● WHAT THIS TASK INVOLVES: Gather the lines from the material that contain "site".
◆ ◆ ◆
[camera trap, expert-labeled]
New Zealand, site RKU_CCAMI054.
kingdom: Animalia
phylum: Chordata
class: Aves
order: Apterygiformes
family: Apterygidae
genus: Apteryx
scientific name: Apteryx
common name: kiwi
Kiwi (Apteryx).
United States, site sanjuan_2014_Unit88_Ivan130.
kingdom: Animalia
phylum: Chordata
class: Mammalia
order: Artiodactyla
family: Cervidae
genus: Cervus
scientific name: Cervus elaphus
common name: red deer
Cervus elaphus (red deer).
◆ ◆ ◆
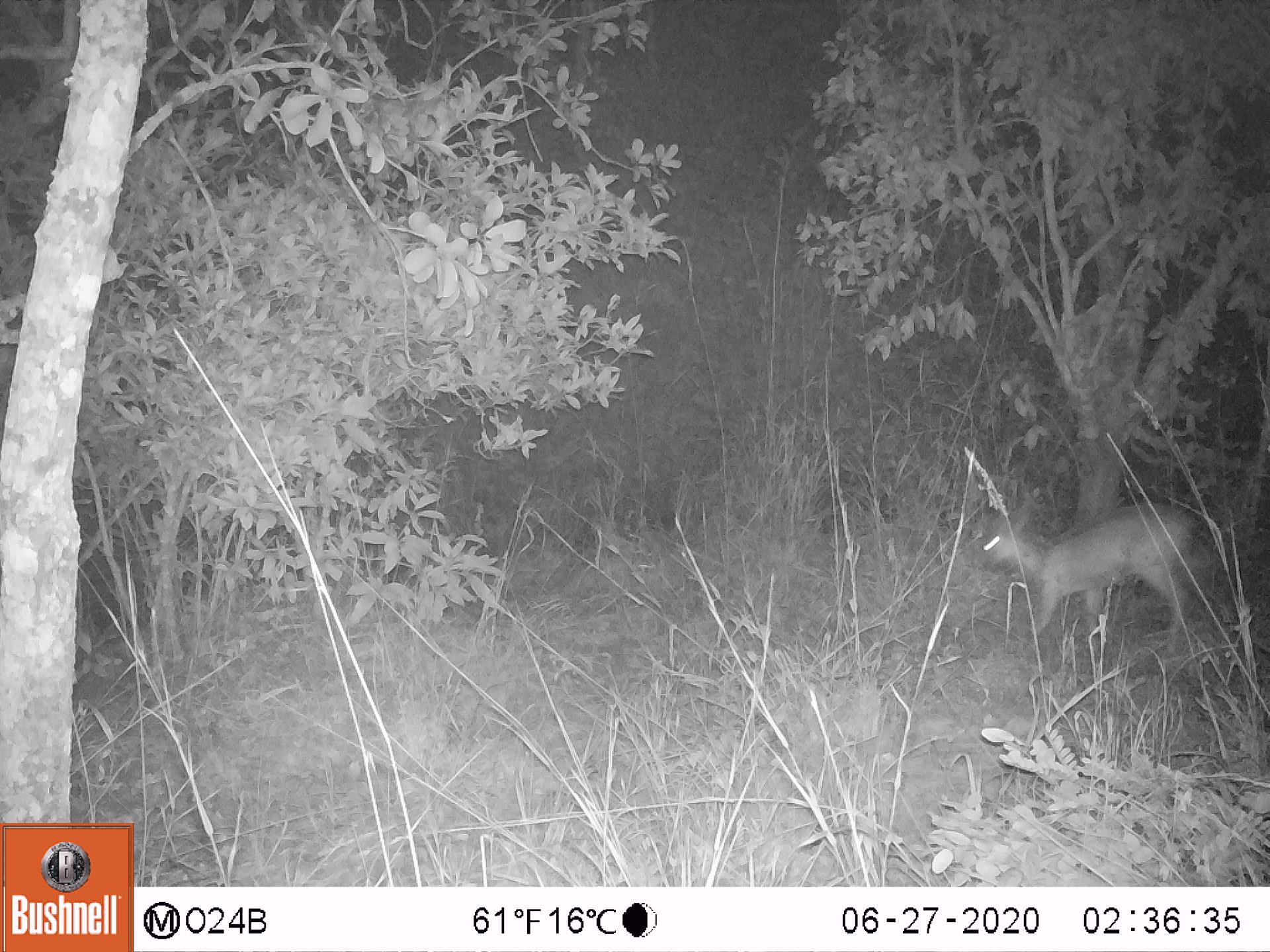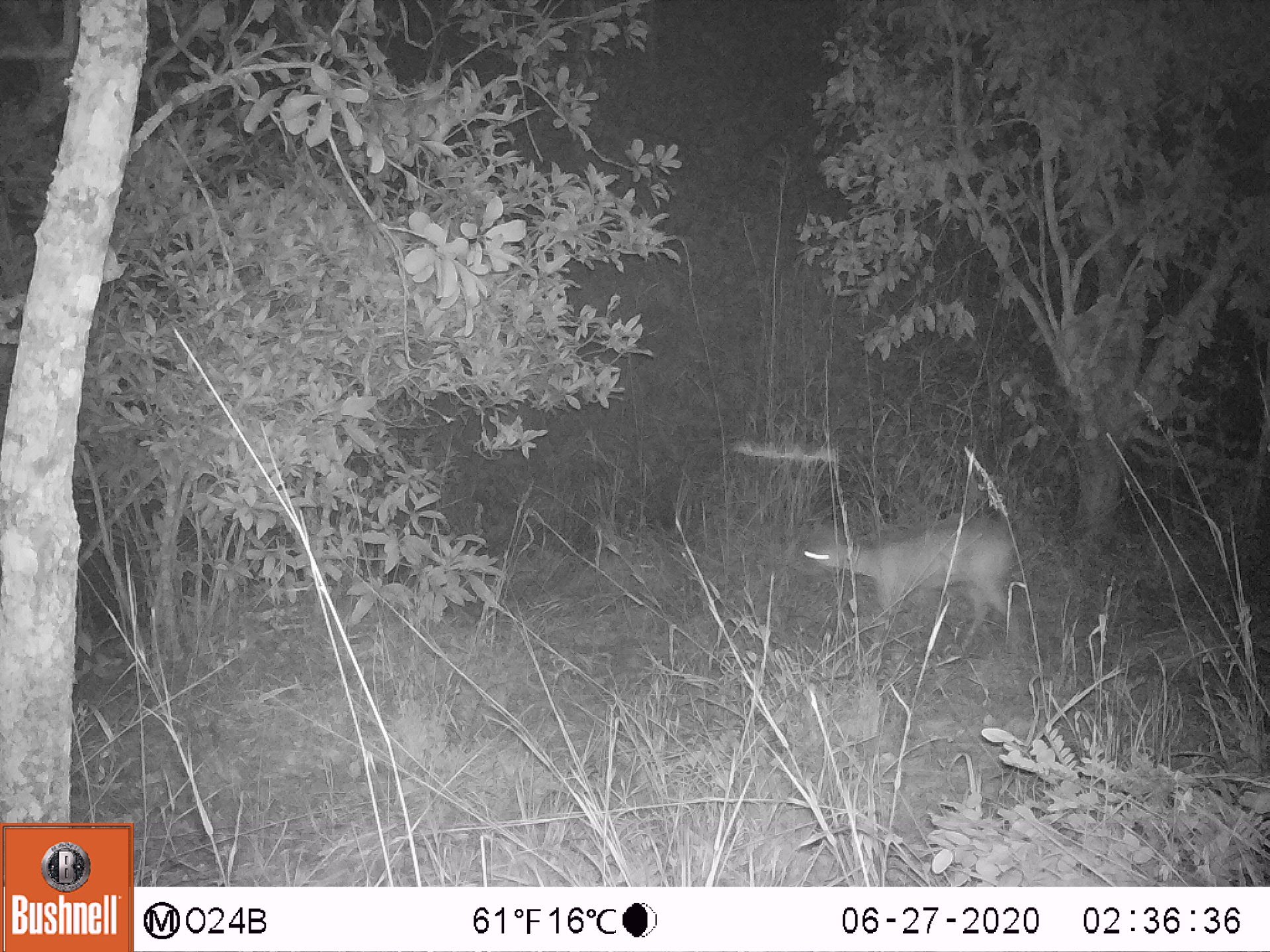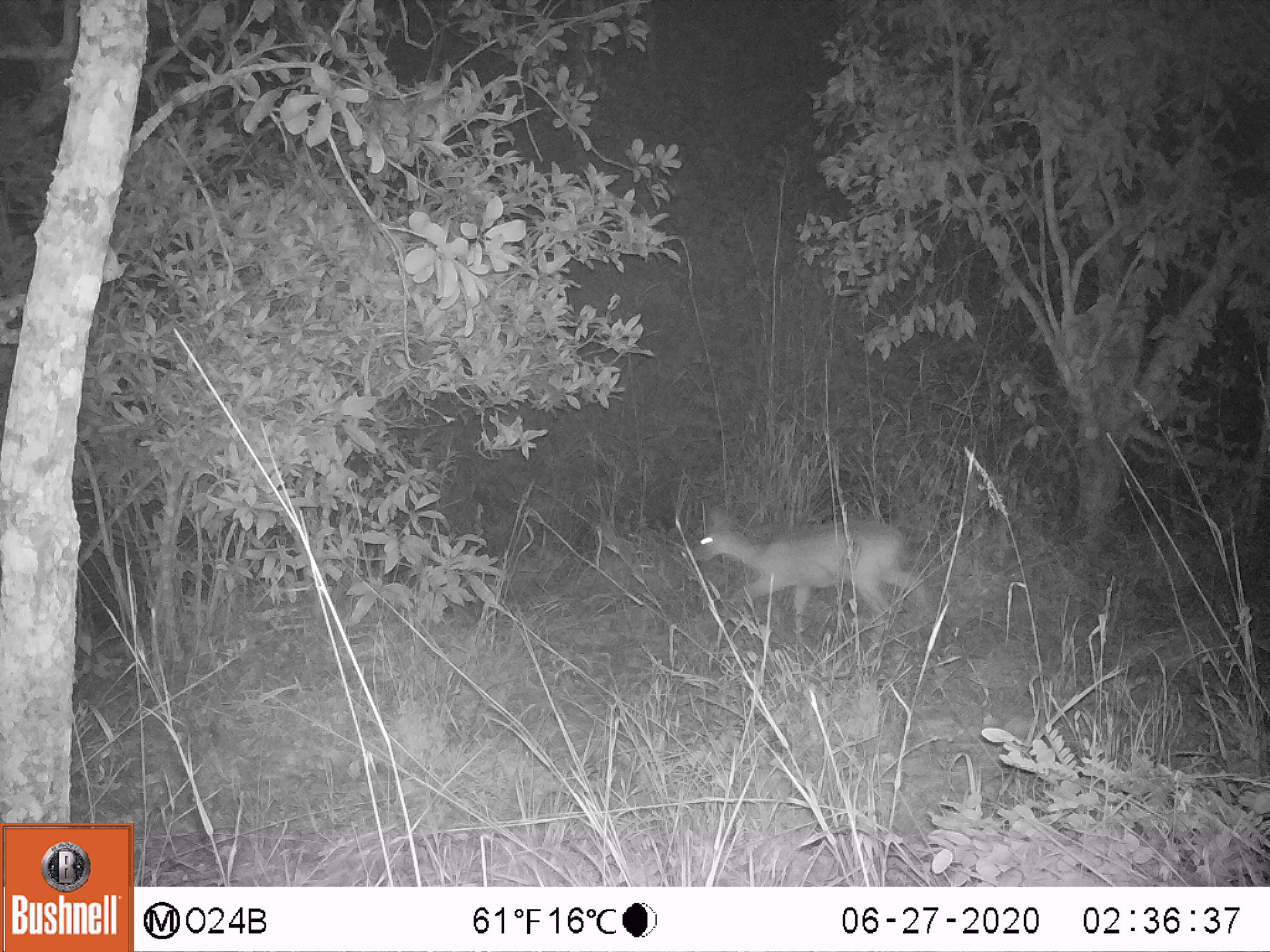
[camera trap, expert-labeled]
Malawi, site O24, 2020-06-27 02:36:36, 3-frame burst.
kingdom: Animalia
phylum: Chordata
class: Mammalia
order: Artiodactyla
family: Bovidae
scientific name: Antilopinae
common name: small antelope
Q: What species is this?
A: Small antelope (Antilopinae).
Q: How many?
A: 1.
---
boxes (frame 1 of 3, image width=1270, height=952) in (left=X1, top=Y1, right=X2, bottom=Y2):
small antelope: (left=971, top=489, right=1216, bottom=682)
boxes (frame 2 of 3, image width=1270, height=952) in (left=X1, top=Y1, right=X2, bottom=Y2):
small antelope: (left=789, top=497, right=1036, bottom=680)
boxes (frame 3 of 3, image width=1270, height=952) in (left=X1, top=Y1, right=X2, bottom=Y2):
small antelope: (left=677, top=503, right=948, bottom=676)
◆ ◆ ◆
● SOLUTION TO THE EXERCISE:
New Zealand, site RKU_CCAMI054.
United States, site sanjuan_2014_Unit88_Ivan130.
Malawi, site O24, 2020-06-27 02:36:36, 3-frame burst.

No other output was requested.